A Michael Kunzelman and Kathleen Foody article from the Associated press, which the Providence Journal ran on its front page, today,  with the title “Questions surround massacre,” is absolutely stunning in the degree to which it talks 180 degrees around the obvious word “Islam.”

The message that many of our betters in the American news media believe we need to hear is that the Arabic-named shooter, Muhammad Youssef Abdulazeez, who is apparently responsible for the latest five American military personnel killed on American soil, was “as Americanized as anyone else.”  He could have been anybody, really.  If anything’s to blame, it’s probably his father, who was in counseling after his wife initiated divorce proceedings after physical violence and abuse six years ago.  You know, just like the typical Southern family, in the eyes of the Coastal media.

So, the young man grew a “bushy new beard,” which might have been an homage to the Duck Hunters or the Boston Red Sox, for all we know.  “Investigators are trying to understand” the kid’s motivation and have to admit that the action “raised the specter of terrorism.”  President Obama’s spinners are being a little more specific, calling it “domestic terrorism.”  As this 2009 article from the FBI makes clear, the federal government makes a distinction between “globally-fueled terrorism,” of the al Qaeda/ISIS variety, and “domestic terrorism,” which is “based on U.S.-based extremist ideologies.”

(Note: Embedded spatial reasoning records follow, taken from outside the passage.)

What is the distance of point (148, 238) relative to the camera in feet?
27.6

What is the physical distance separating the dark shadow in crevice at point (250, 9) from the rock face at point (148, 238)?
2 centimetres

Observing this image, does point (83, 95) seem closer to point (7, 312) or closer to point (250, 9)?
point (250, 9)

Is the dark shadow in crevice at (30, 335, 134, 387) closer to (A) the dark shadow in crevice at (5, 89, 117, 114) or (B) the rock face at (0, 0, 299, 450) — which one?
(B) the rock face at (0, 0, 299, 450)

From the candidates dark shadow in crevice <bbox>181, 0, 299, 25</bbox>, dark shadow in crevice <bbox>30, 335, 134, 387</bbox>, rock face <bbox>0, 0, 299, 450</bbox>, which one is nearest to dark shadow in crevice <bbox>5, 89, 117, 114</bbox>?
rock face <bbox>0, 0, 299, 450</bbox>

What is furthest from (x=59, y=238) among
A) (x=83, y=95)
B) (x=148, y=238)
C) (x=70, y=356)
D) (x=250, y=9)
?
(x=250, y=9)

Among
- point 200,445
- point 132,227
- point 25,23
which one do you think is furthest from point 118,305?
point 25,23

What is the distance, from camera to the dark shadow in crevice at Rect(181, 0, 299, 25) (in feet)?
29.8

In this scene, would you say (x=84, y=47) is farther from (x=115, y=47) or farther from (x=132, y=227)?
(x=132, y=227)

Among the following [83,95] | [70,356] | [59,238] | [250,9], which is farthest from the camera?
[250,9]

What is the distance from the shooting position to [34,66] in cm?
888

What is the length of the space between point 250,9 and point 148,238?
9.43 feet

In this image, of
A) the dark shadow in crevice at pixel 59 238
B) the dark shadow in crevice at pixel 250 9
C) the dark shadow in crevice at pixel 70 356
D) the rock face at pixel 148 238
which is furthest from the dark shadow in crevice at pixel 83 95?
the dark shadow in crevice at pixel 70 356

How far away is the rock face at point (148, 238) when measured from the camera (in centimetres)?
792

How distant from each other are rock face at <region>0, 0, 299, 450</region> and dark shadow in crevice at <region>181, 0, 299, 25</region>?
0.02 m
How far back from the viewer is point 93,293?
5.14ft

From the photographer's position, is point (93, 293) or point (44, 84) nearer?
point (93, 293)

Investigators are looking at Abdulazeez’s online activities, but the AP doesn’t mention that they included, as the Christian Science Monitor puts it, “blog posts about Islam,” including one stating that “life is short and bitter and the opportunity to submit to allah may pass you by.”  The AP mentions that his “foreign travel” is of interest, but doesn’t mention where he went, notably Jordan, according to the New York Times.

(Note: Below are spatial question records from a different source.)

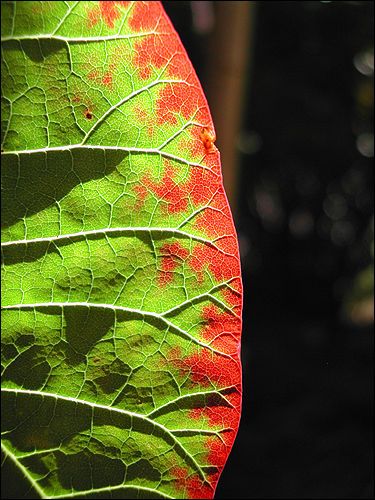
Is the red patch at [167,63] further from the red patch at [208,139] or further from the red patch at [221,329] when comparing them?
the red patch at [221,329]

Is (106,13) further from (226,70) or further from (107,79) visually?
(226,70)

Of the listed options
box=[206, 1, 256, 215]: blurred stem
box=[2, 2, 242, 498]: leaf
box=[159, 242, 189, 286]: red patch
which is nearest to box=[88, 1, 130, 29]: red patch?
box=[2, 2, 242, 498]: leaf

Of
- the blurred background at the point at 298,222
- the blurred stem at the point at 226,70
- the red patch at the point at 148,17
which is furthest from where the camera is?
the blurred background at the point at 298,222

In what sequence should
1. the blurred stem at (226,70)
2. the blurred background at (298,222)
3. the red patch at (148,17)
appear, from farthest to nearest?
the blurred background at (298,222)
the blurred stem at (226,70)
the red patch at (148,17)

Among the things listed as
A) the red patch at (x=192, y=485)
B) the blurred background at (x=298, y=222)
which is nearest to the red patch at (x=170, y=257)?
the red patch at (x=192, y=485)

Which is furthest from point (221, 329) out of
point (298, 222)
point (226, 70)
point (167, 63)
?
point (298, 222)

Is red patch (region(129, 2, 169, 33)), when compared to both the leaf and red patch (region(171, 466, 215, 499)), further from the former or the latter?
red patch (region(171, 466, 215, 499))

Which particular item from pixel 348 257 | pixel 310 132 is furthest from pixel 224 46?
pixel 348 257
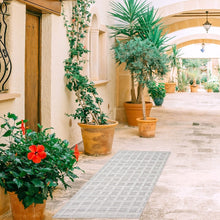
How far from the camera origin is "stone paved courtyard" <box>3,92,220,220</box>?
4250 mm

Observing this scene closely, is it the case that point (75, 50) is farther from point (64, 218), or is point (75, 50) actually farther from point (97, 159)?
point (64, 218)

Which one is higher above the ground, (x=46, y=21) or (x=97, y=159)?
(x=46, y=21)

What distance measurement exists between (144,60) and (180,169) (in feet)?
10.4

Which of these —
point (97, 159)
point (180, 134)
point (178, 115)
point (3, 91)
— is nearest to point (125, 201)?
point (3, 91)

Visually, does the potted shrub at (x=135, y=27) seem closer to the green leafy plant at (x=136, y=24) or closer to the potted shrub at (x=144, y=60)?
the green leafy plant at (x=136, y=24)

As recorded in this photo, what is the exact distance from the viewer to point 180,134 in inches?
364

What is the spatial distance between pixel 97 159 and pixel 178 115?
6379 millimetres

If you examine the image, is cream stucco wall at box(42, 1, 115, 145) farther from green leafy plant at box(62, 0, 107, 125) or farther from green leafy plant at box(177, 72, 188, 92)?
green leafy plant at box(177, 72, 188, 92)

According to the AP, investigators are also “searching for clues to his political contacts or influences,” perhaps hoping to find some Tea Party connection.  And again, we’re assured that people who knew him where he grew up found him “utterly ordinary.”  On MSNBC, one of his classmates emphasizes that he was “devout and Muslim,” while his sister “always talked about religion,” but Andrea Mitchell redirects to talk about whether he was into guns.

Oh, and he was a wrestler in high school, but surely we wouldn’t want to take the coincidence of that sport as an opportunity to bring up Dzhokhar Tsarnaev, one of the Boston Marathon bombers.  We also wouldn’t want to go so far down the path of talking about his abusive household as to note that Dzhokhar’s defense team brought up the same topic, even linking it to a regional cultural.

The only mention of the ideology that the Abdulazeezes and the Tsarnaevs also had in common comes indirectly near the end of the AP article, when we learn that the shooter had quoted an “American Muslim blogger” in his year book, writing, “My name causes national security alerts. What does yours do?”  Perhaps America’s reaction to the 9/11 attack is what drove the young man to become a soldier in the jihad disturbed lone wolf, but the AP gives us no explanation of what he might have meant.

Obviously, Islam of itself does not turn kids into killers.  Environment and psychological factors must also be involved.  That said, it begets dangerous blindness when the people whom we entrust with the vocation of keeping us informed lay on their preferred narrative so thickly.

By the way, if you want any information on vandalism outside Catholic churches the other day, including the Providence cathedral, the only major Rhode Island news outlet that appears to consider it news when somebody spray paints “Jesus is false God” outside of church entrances is WPRI 12.